═════ GIVEN PASSAGE ═════

In the modern data landscape, traditional relational databases, which have long been the standard for structured data, are facing limitations. This is due to the exponential growth of data, the diversity of new data formats, and the need for high-performance, scalable solutions. As a result, a new class of databases known as nonrelational or NoSQL databases has emerged. These databases have become popular because they can handle the demands of modern web applications, real-time analytics, and large-scale distributed systems.

Nonrelational databases depart from the rigid, relational model and introduce new data models and storage mechanisms. They are designed to prioritize scalability, fault tolerance, and low-latency access. This allows organizations to effectively manage massive data volumes and support dynamic, evolving data requirements.

Nonrelational Database Concepts

Schema Flexibility: Unlike relational databases that require a predefined, strict schema, nonrelational databases have a flexible schema. This allows them to store and accommodate data with varying and evolving structures.
Data Models: Nonrelational databases support a variety of data models, each optimized for specific use cases:
- Document Stores: Store data in flexible, semi-structured documents (e.g., JSON), ideal for complex data.
- Key-Value Stores: Store data as simple key-value pairs, making them highly efficient for quick reads and writes.
- Column-Family Stores: Organize data into column families, perfect for analytical and warehousing scenarios.
- Graph Databases: Focus on the relationships between data entities, making them suitable for interconnected data.

═════ DATASET ═════

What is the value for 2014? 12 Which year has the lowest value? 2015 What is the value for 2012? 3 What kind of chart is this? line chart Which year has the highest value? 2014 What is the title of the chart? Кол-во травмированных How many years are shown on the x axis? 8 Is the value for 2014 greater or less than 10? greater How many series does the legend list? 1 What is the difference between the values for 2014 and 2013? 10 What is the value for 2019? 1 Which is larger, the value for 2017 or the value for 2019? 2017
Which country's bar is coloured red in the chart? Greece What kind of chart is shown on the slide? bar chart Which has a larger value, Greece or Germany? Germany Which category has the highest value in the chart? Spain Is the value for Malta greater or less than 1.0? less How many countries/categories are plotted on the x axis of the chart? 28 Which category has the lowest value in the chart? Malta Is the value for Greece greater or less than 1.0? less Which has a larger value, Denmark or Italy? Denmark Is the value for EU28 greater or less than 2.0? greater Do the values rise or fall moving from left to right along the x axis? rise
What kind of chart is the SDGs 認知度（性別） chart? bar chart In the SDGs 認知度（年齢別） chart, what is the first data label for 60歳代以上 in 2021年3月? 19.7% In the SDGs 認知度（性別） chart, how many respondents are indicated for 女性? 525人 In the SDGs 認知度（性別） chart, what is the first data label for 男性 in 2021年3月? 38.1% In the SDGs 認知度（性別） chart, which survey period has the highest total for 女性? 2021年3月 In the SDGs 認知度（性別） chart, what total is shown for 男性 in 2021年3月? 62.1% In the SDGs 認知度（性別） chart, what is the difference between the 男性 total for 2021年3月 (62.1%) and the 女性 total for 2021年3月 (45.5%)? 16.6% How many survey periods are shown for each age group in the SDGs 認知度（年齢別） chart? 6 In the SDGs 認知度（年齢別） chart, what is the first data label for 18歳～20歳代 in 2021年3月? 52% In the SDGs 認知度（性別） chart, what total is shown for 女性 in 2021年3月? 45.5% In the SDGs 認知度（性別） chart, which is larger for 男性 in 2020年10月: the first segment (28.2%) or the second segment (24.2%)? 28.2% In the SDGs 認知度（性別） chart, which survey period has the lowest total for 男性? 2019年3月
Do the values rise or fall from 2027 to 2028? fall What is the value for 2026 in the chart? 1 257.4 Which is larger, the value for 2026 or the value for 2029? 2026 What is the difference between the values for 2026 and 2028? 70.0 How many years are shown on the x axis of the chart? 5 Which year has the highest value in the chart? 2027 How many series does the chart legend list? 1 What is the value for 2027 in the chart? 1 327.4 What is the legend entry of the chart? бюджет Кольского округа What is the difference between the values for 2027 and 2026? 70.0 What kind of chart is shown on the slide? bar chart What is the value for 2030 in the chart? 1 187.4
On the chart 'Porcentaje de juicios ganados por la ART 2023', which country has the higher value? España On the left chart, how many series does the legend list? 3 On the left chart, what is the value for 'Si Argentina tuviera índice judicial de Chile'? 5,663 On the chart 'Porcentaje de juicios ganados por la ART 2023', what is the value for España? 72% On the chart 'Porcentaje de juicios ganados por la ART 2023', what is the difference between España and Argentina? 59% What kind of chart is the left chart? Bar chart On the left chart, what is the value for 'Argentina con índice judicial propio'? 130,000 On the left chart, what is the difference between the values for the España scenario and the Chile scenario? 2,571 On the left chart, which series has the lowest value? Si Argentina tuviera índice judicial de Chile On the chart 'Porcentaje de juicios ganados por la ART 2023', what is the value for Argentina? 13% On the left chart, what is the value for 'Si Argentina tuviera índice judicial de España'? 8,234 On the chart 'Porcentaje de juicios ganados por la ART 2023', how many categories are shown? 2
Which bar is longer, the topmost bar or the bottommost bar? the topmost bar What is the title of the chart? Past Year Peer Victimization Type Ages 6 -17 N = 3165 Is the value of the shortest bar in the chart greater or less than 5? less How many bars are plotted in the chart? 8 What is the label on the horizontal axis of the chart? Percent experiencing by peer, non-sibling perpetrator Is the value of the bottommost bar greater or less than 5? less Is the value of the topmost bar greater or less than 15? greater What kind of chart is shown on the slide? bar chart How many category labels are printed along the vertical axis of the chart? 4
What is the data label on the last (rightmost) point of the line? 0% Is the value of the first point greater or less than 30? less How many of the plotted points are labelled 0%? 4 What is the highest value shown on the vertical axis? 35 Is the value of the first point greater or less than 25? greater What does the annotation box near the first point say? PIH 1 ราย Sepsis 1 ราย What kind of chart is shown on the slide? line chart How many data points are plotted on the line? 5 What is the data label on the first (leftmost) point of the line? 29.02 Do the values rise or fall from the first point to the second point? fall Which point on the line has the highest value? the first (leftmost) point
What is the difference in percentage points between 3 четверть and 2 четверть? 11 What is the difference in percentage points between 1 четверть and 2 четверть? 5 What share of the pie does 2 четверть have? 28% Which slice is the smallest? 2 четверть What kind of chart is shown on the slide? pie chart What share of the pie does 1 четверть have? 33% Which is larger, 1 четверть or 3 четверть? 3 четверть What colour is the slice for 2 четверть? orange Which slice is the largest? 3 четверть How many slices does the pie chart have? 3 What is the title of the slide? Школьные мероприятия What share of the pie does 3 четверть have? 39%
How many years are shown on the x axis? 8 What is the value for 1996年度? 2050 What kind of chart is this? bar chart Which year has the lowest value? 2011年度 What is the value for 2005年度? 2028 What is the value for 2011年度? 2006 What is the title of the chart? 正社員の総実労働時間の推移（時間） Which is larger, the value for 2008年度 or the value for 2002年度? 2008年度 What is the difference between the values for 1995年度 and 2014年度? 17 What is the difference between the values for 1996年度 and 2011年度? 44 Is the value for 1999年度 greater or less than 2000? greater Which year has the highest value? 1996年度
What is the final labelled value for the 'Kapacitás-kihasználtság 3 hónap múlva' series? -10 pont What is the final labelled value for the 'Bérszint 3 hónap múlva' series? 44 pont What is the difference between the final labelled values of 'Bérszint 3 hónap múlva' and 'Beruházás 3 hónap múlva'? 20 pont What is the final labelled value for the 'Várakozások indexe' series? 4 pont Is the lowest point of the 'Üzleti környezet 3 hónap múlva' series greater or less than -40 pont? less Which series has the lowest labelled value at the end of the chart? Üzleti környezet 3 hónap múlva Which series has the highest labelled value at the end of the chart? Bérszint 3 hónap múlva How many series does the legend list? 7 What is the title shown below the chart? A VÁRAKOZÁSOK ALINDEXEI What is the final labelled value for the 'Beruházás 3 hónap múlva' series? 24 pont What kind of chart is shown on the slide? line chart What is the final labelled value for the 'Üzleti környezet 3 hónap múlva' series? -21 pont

═════

ASSIGNMENT: In the passage on nonrelational databases, what do graph databases focus on? None of the entries matter here.

PROBLEM SOLUTION: The relationships between data entities.